┌─ The data
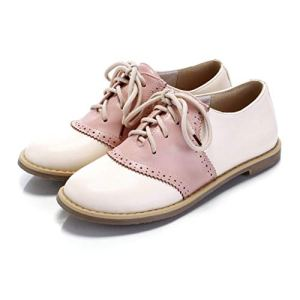 Women's Two Tone Saddle Oxfords Casual Flat Shoes Pink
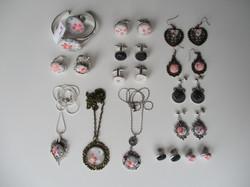 Spring - Fabric Jewels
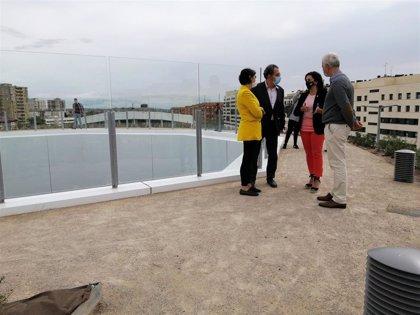 """La nueva estación de autobuses de Logroño abrirá """"en uno o dos años"""", aunque su parque estará listo """"en próximos meses"""""""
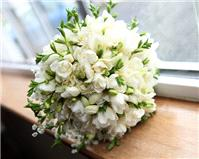 Flowers. Window flower arrangement. Personalised wedding packages available.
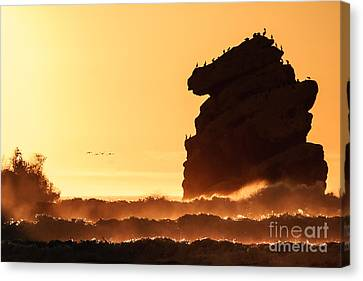 Canvas Print featuring the photograph Glorious Afternoon At Morro Bay by Terry Garvin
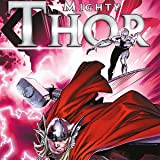 Mighty Thor (2011-2012)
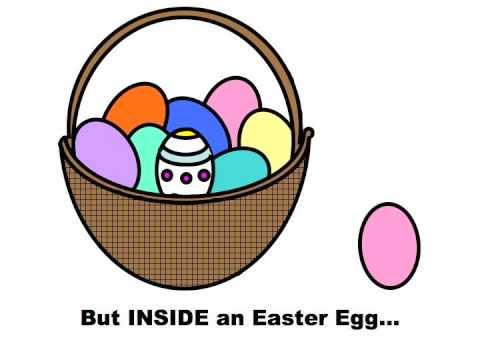480x360 Inside An Easter Egg A Kids' Easter Story
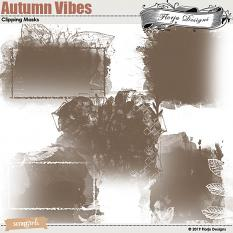 layout using Value Pack : Autumn Vibes by Florju Designs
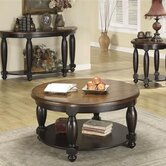 Delcastle Coffee Table
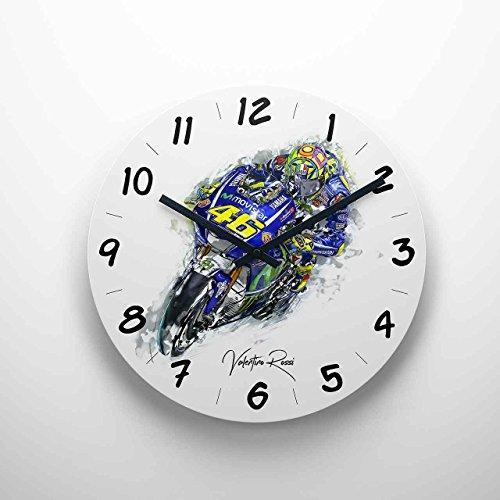 GP-Clock - Valentino Rossi - 01 | Wanduhr 29 cm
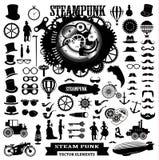 Elementos de Steampunk Etiquetas e iconos del vector Foto de archivo libre de regalías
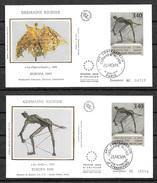 FRANCE FDC 2 Enveloppes EUROPA Art Contemporain Germaine RICHIER 17/04/1993 - FDC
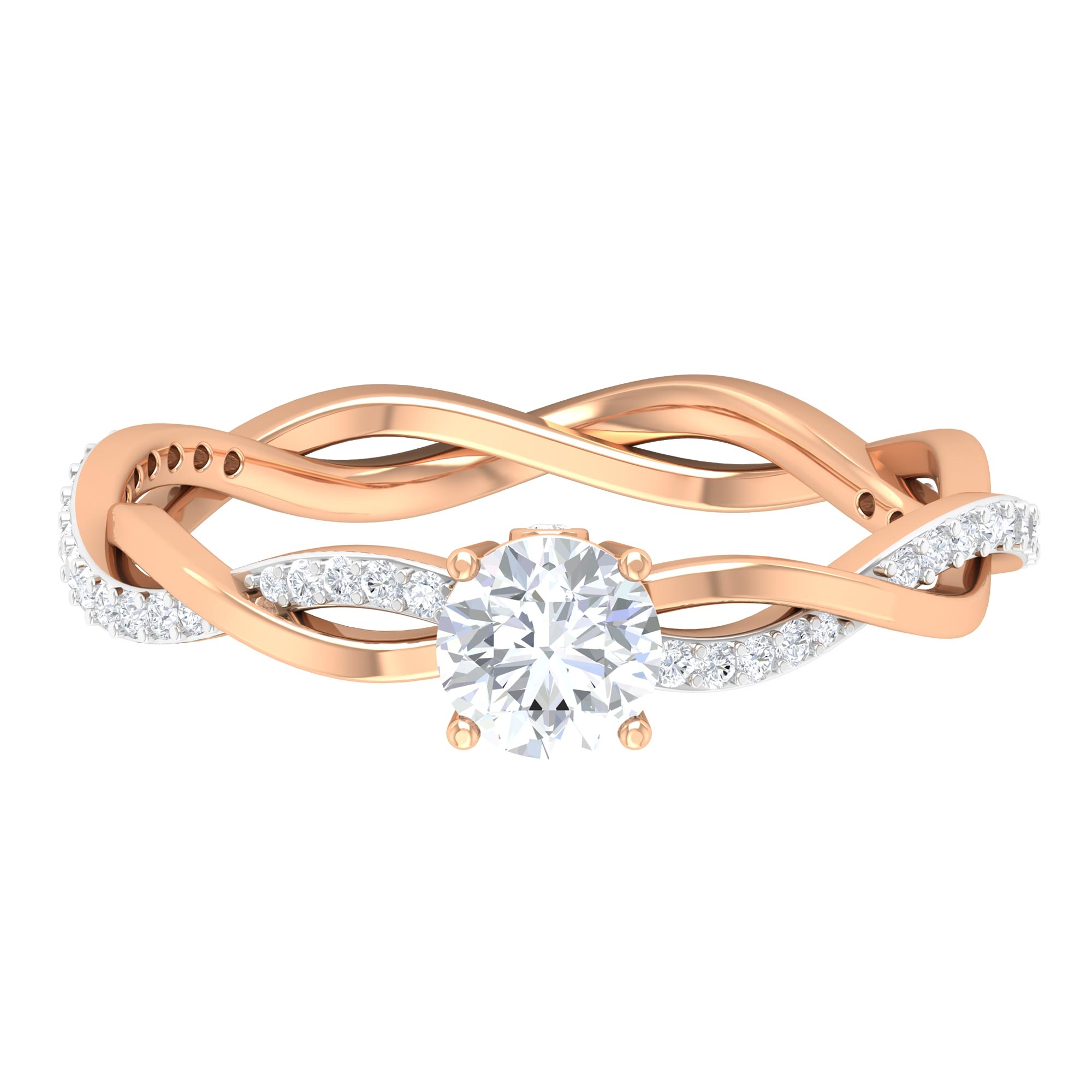 3/4 CT Round Cut Diamond Braided Solitaire Ring in Prong Set with Surprise Diamond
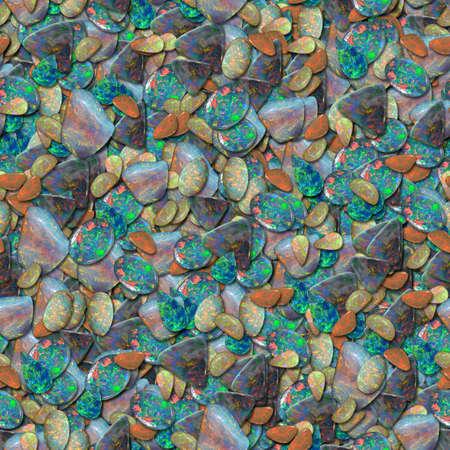 Opal Seamless Texture Tile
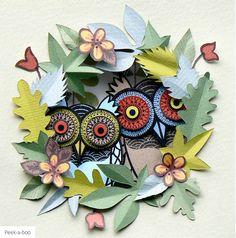 owls made from paper | Helen Musselwhite , tem surpreendido a todos com o seu criativo ...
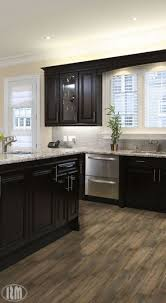 Kitchens With Dark Wood Cabinets Home Design Kitchen Ideas With Dark Wood Cabinets Awesome 89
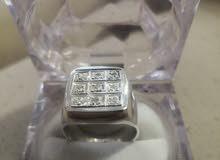 خاتم الماس طبيعي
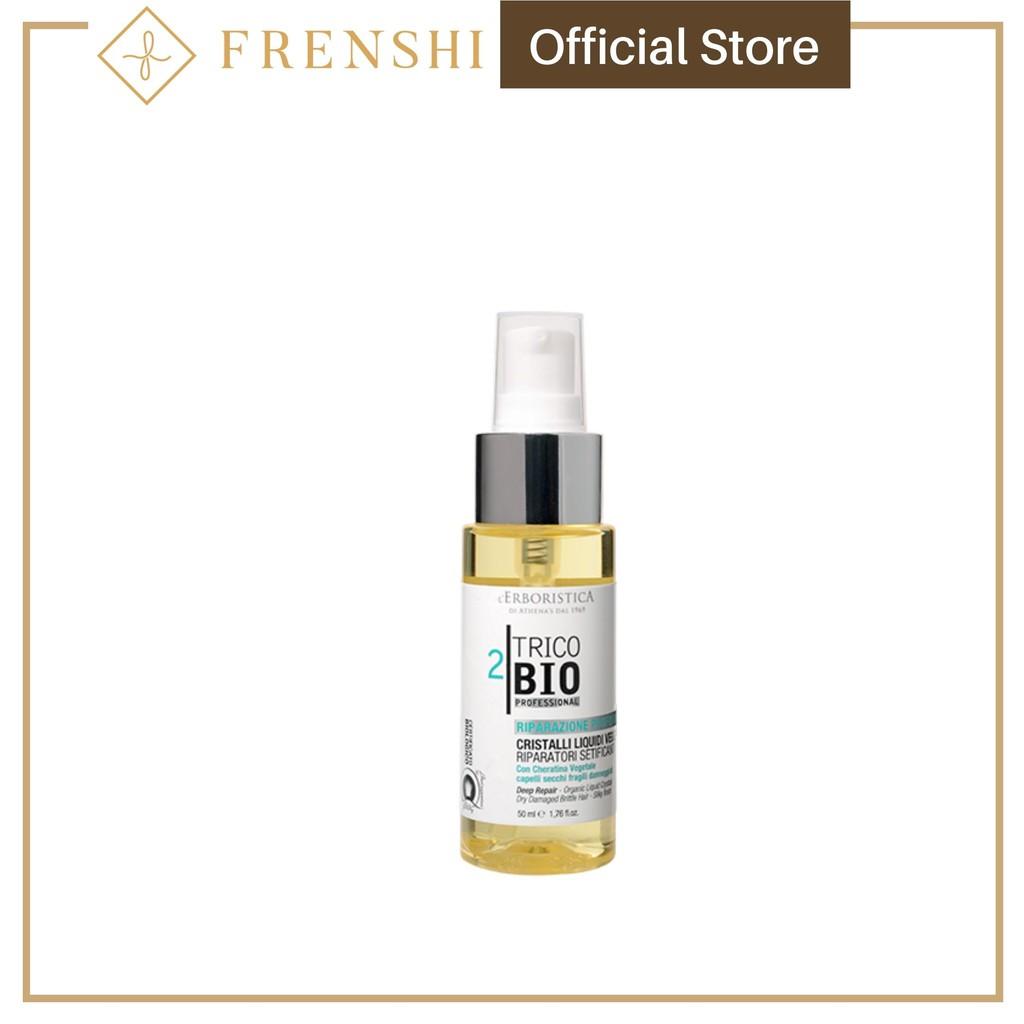 Frenshi L'Erboristica Hair Oil (Made in Italy) - TRICOBIO PROFESSIONAL DEEP REPAIR - ORGANIC LIQUID CRYSTALS 50ML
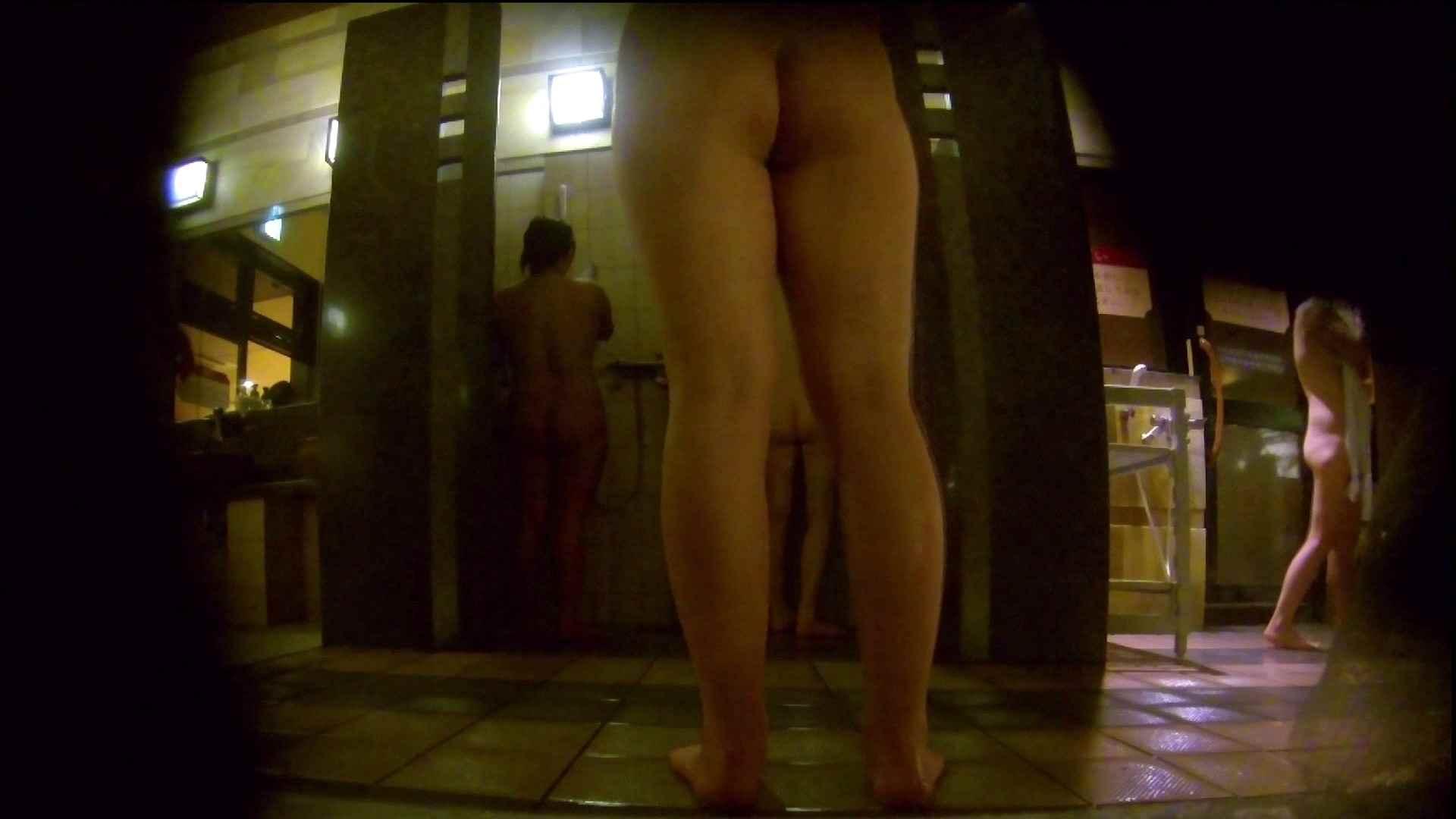 微妙な二人と立ち姿女体のオムニバス 銭湯事情  108枚 45
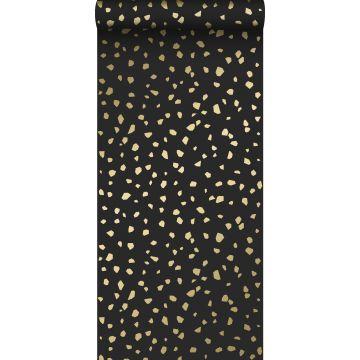 behang terrazzo zwart en goud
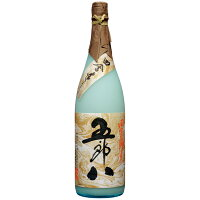 五郎八 にごり酒 P箱 1.8L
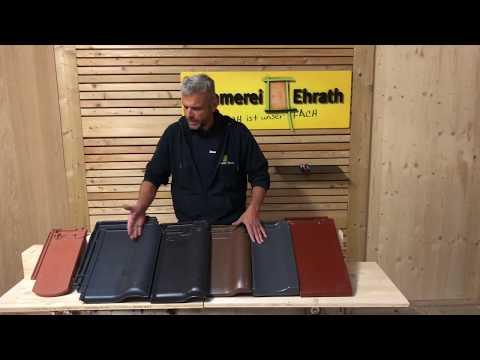 Tondachziegel- Dachziegel- engobiert- glasiert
└─
> Aim of the exercise
Reproduce the records in full, exactly as they appear, and show none of the pictures.

> Reply to the task
 Women's Two Tone Saddle Oxfords Casual Flat Shoes Pink
 Spring - Fabric Jewels
 """La nueva estación de autobuses de Logroño abrirá """"en uno o dos años"""", aunque su parque estará listo """"en próximos meses"""""""
 Flowers. Window flower arrangement. Personalised wedding packages available.
 Canvas Print featuring the photograph Glorious Afternoon At Morro Bay by Terry Garvin
 Mighty Thor (2011-2012)
480x360 Inside An Easter Egg A Kids' Easter Story
 layout using Value Pack : Autumn Vibes by Florju Designs
 Delcastle Coffee Table
 GP-Clock - Valentino Rossi - 01 | Wanduhr 29 cm
 Elementos de Steampunk Etiquetas e iconos del vector Foto de archivo libre de regalías
 FRANCE FDC 2 Enveloppes EUROPA Art Contemporain Germaine RICHIER 17/04/1993 - FDC
 3/4 CT Round Cut Diamond Braided Solitaire Ring in Prong Set with Surprise Diamond
 Opal Seamless Texture Tile
 owls made from paper | Helen Musselwhite , tem surpreendido a todos com o seu criativo ...
 Kitchens With Dark Wood Cabinets Home Design Kitchen Ideas With Dark Wood Cabinets Awesome 89
 خاتم الماس طبيعي
 Frenshi L'Erboristica Hair Oil (Made in Italy) - TRICOBIO PROFESSIONAL DEEP REPAIR - ORGANIC LIQUID CRYSTALS 50ML
 微妙な二人と立ち姿女体のオムニバス 銭湯事情  108枚 45
 behang terrazzo zwart en goud
 五郎八 にごり酒 P箱 1.8L
 Tondachziegel- Dachziegel- engobiert- glasiert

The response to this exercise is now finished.